If her feelings for you can change like that in such a short time,
that's not a sign of an emotionally stable woman.
She's not the perfect woman. No woman is. And she's also not the
spokesperson for all females. Women who are more emotionally stable than
her DO exist, and at least one, maybe more, is going to be attracted to
you for who you are and won't rip your heart out, hand it to you and
say, "Woops. Sorry. My mistake." Unless you start to venture outside and
meet people again, they only way you're ever going to meet her is if she
delivers your pizza. :-) The sooner you can get over your ex and back on
the prowl, the better for you AND the woman out there who's going to be
your next girlfriend but doesn't know it yet.
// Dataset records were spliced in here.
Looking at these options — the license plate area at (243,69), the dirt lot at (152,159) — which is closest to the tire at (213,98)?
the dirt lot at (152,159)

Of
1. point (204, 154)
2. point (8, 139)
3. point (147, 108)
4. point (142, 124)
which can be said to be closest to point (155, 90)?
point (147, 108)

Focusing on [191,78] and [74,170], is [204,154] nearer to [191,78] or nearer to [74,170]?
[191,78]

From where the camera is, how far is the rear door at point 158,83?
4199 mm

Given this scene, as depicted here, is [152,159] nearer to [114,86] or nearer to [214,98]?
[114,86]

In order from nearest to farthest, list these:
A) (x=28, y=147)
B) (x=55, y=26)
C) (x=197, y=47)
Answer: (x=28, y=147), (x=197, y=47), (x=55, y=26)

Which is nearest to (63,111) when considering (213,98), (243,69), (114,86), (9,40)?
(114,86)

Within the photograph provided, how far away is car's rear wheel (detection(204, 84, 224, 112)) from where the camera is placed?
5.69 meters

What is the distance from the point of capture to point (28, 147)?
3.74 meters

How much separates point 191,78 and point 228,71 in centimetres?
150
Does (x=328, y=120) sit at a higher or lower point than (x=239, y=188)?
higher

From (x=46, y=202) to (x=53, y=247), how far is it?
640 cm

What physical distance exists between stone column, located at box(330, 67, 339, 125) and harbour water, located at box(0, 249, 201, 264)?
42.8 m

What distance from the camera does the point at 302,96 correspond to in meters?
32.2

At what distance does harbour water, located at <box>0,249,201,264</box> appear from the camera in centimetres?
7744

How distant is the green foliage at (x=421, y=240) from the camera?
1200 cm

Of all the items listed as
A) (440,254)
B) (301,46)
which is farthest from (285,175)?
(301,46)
Go find her!
It's good that you can't hate her. That's a sign of strength. Deep down
you know that hating her will only hurt yourself.
"The weak cannot forgive, because forgiveness is an attribute of the
strong." -- Gandhi
Can you REALLY imagine getting back with her after she dumped you like
that? It sounds to me like you don't enjoy pain, so I'm not going to ask
if you're a masochist. You're not. Learn from the mistake and move on.
To me it sounds like her current boyfriend didn't learn his lesson the
first time. Don't be stupid like him. Learn from his mistake too.
You know what, I bet she thinks she is happy, just like she thought she
was happy with you. And how long until she changes her mind yet again
and decides she's happy with someone else? One of the qualities I admire
in people is the ability to make a decision and stick with it. Another
good quality is knowing it's not nice to rip someone's heart out of
their chest, because it tends to hurt.
Make a list of all the things you didn't like about her. Make a list of
all the qualities you want in your next girlfriend. Imagine what it will
feel like being with that person. (If it helps, use a little Vasoline or
hand cream while you imagine. ha ha.) Think about what kind of person
you need to become to attract that person.